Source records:

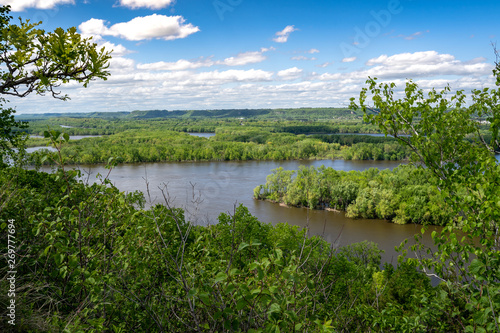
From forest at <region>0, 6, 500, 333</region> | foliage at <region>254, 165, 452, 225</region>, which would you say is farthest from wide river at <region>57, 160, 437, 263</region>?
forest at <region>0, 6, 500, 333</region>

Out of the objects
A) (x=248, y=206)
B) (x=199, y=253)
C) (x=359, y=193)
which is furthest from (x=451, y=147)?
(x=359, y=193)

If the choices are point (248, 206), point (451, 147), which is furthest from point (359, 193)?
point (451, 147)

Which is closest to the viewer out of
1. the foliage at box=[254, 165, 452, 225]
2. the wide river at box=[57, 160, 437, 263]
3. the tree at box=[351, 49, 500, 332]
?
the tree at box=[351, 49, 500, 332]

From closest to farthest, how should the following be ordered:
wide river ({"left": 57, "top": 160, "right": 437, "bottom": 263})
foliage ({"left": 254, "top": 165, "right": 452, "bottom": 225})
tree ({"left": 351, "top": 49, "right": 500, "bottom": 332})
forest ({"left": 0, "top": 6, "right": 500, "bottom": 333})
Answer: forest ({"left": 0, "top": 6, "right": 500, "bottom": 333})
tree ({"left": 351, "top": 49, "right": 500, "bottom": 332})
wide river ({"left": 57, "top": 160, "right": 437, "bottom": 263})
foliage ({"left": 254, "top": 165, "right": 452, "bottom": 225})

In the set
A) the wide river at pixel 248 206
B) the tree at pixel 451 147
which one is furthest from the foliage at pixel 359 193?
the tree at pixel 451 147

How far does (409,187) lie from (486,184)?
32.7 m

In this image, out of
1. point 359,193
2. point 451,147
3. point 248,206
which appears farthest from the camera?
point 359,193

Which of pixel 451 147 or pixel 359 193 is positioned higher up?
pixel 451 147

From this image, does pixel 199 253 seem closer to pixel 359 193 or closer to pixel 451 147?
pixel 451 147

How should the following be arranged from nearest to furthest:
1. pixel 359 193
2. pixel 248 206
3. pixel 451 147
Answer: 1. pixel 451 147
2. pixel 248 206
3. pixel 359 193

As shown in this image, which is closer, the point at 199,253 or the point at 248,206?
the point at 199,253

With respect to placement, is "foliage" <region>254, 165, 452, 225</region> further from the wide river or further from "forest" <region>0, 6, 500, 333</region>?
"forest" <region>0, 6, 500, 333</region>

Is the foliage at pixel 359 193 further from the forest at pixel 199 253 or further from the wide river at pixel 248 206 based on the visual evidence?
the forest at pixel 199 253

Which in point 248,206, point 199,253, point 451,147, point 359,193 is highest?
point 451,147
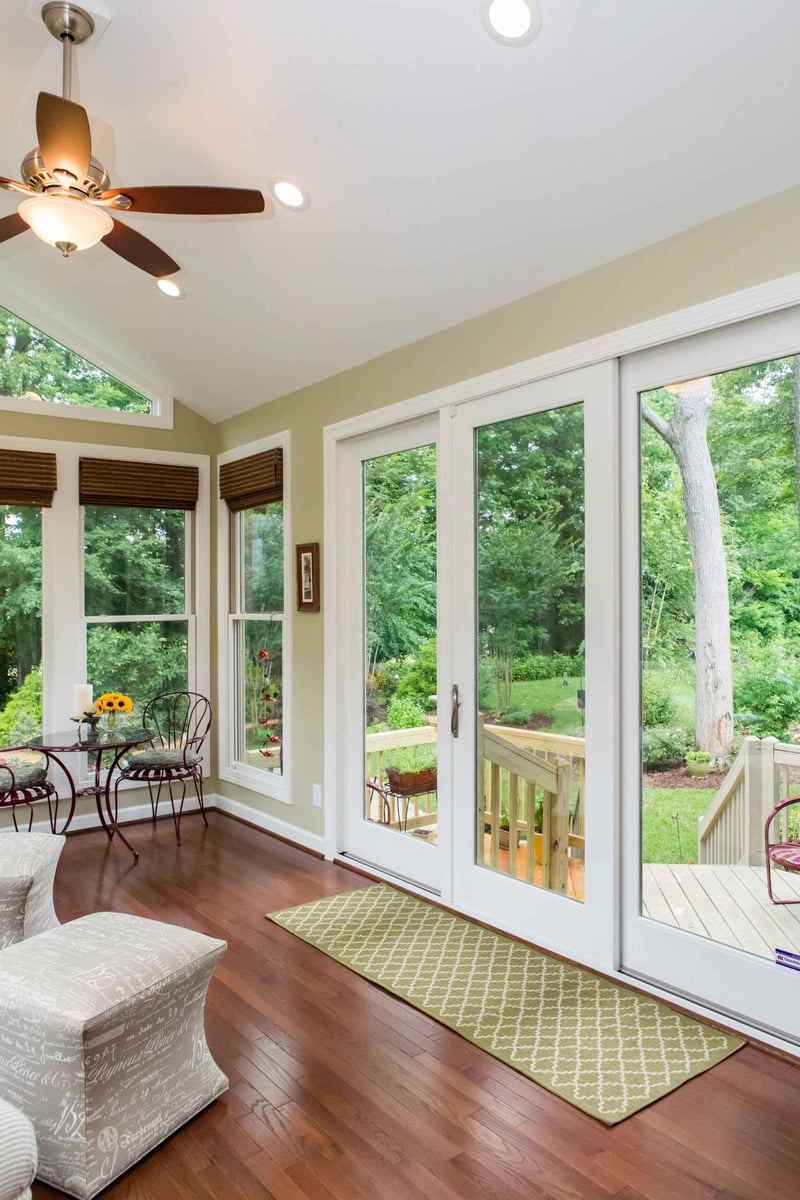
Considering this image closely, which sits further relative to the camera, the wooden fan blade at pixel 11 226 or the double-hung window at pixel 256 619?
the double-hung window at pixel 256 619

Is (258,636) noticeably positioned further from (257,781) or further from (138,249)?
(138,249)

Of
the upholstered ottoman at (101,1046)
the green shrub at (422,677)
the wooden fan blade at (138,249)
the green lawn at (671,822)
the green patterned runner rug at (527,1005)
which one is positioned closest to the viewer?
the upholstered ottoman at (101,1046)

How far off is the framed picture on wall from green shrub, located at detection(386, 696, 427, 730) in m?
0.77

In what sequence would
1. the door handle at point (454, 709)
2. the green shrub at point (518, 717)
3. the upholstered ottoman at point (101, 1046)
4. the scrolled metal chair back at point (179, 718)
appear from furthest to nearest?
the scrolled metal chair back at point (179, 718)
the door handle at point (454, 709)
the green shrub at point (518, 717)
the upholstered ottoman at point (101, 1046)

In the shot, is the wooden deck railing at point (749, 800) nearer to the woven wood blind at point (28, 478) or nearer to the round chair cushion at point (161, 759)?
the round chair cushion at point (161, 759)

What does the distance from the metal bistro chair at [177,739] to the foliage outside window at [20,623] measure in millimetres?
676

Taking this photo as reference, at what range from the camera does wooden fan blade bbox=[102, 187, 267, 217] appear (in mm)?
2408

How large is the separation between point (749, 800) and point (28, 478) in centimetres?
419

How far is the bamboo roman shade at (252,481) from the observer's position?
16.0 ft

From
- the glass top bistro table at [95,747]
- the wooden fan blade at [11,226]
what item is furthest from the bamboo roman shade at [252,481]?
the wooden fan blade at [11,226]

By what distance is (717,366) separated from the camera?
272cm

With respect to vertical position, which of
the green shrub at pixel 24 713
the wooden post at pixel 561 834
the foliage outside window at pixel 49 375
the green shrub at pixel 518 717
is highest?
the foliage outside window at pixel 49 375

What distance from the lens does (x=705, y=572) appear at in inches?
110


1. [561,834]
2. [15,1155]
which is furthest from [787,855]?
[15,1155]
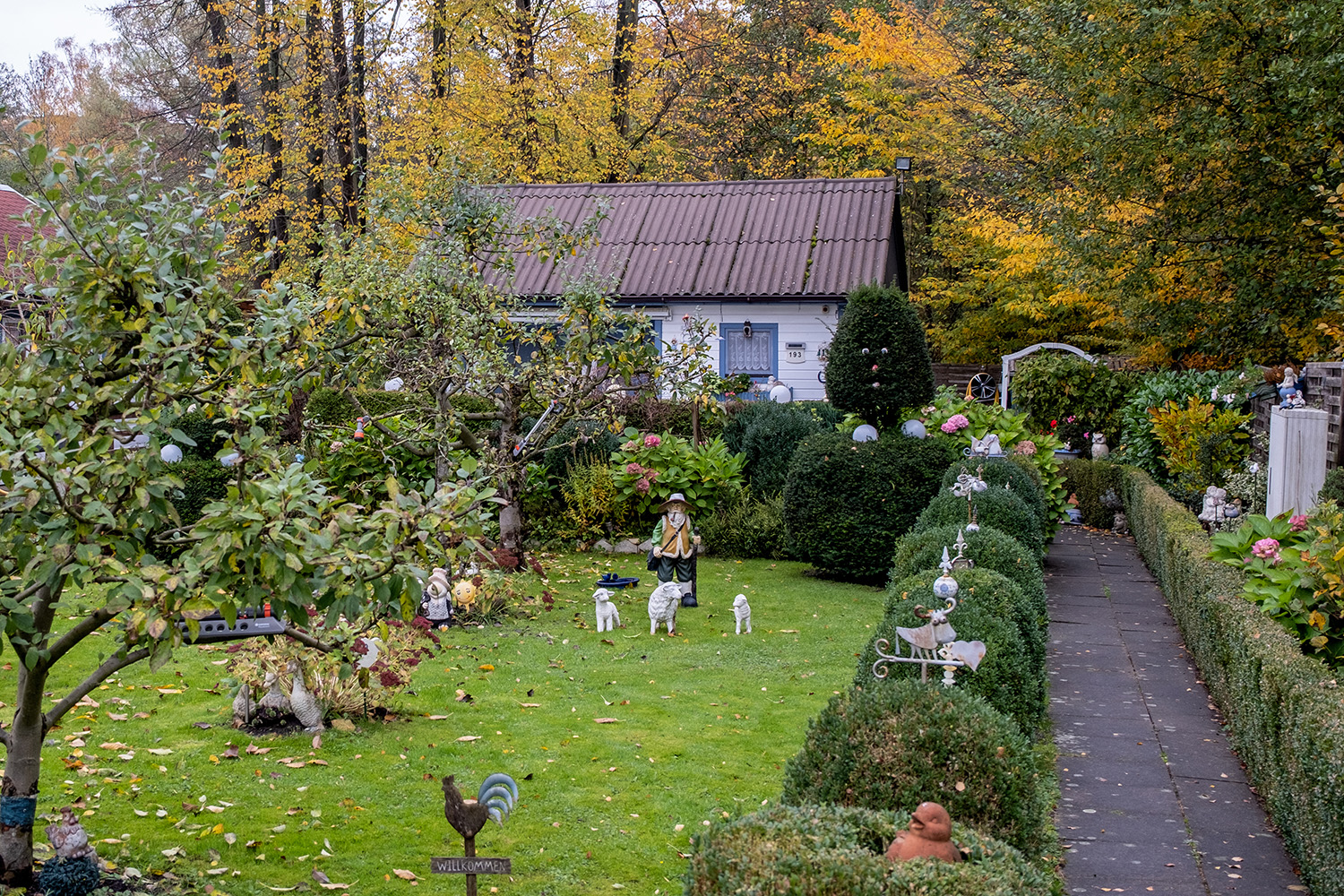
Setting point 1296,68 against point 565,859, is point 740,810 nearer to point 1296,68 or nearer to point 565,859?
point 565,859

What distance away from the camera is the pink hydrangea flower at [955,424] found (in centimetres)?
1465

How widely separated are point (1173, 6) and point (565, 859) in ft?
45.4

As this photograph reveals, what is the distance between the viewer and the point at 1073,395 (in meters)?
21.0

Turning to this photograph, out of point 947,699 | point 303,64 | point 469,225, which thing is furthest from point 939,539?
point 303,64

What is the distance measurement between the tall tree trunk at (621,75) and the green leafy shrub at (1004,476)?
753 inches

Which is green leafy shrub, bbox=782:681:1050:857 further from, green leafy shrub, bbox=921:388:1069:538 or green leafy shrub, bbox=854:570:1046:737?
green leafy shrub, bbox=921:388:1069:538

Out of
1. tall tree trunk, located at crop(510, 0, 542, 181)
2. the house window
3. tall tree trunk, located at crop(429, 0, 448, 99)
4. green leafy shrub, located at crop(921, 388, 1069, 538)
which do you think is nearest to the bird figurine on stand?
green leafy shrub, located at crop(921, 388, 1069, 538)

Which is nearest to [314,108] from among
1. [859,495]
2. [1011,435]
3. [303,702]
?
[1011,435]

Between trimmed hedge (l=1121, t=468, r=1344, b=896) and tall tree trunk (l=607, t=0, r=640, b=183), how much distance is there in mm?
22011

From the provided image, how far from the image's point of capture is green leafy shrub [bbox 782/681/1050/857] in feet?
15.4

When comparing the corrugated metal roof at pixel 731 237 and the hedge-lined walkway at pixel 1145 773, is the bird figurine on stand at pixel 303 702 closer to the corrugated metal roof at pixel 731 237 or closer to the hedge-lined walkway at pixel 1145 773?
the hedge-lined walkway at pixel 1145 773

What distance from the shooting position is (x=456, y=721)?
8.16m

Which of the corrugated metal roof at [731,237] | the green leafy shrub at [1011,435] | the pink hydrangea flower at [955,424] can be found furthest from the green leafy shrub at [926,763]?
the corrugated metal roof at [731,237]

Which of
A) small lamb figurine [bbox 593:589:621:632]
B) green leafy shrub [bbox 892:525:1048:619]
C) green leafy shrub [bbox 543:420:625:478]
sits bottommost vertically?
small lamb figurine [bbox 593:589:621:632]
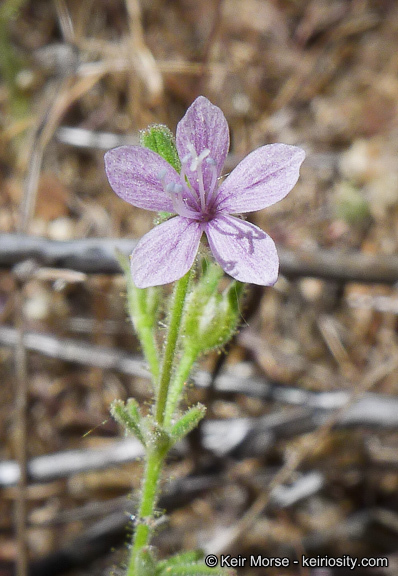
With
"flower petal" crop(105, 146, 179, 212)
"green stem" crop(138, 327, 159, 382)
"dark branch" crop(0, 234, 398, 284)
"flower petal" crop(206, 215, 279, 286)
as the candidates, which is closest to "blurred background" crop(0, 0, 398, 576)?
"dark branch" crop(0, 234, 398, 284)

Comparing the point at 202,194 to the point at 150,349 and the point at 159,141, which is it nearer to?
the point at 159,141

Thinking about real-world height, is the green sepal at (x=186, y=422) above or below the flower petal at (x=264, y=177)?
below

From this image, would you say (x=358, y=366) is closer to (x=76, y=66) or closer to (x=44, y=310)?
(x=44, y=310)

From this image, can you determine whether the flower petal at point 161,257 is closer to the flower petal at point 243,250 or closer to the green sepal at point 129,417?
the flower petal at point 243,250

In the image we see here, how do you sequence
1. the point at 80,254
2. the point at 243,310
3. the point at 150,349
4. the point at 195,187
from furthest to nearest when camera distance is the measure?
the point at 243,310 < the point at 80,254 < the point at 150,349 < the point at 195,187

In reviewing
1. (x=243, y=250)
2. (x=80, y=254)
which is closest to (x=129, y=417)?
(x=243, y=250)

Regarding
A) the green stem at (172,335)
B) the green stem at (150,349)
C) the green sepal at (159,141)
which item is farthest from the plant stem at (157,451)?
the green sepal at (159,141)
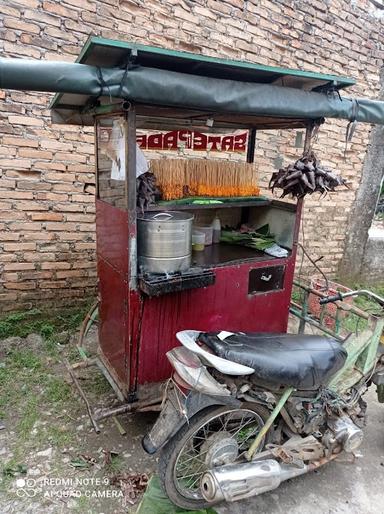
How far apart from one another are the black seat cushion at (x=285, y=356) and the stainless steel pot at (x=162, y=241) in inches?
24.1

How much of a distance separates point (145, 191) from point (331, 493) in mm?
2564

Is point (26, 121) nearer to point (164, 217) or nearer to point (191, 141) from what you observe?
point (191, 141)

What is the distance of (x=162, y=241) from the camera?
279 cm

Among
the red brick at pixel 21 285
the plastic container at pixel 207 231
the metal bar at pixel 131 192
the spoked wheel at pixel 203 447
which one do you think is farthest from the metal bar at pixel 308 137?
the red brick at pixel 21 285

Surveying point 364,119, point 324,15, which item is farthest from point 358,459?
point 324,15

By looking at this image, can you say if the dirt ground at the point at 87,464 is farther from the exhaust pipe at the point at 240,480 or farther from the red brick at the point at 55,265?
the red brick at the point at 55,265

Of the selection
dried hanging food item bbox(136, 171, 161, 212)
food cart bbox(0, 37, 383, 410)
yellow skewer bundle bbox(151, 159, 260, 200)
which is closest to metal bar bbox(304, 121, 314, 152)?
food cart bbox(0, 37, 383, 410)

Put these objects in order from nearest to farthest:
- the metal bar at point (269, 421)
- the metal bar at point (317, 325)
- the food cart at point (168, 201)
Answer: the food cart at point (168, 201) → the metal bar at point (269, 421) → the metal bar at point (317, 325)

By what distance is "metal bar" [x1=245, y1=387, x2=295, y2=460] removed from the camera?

Exercise: Find the line containing "Surveying point 364,119, point". Reproduce it exactly, along with every line after it through the last.

Exercise output:
Surveying point 364,119, point 324,15, which item is farthest from point 358,459?
point 324,15

By looking at this image, can you say if the dirt ground at the point at 87,464 is farther from the exhaust pipe at the point at 240,480 or farther from the red brick at the point at 55,265?
the red brick at the point at 55,265

Of the selection
dried hanging food item bbox(136, 171, 161, 212)
food cart bbox(0, 37, 383, 410)
yellow skewer bundle bbox(151, 159, 260, 200)
which is closest to metal bar bbox(304, 121, 314, 152)?
food cart bbox(0, 37, 383, 410)

Put these objects in order from nearest to farthest:
- the metal bar at point (269, 421)
- the metal bar at point (317, 325)
- the food cart at point (168, 201)
Answer: the food cart at point (168, 201) → the metal bar at point (269, 421) → the metal bar at point (317, 325)

By what distance is "metal bar" [x1=245, y1=387, x2=295, y2=460] removed from the camera?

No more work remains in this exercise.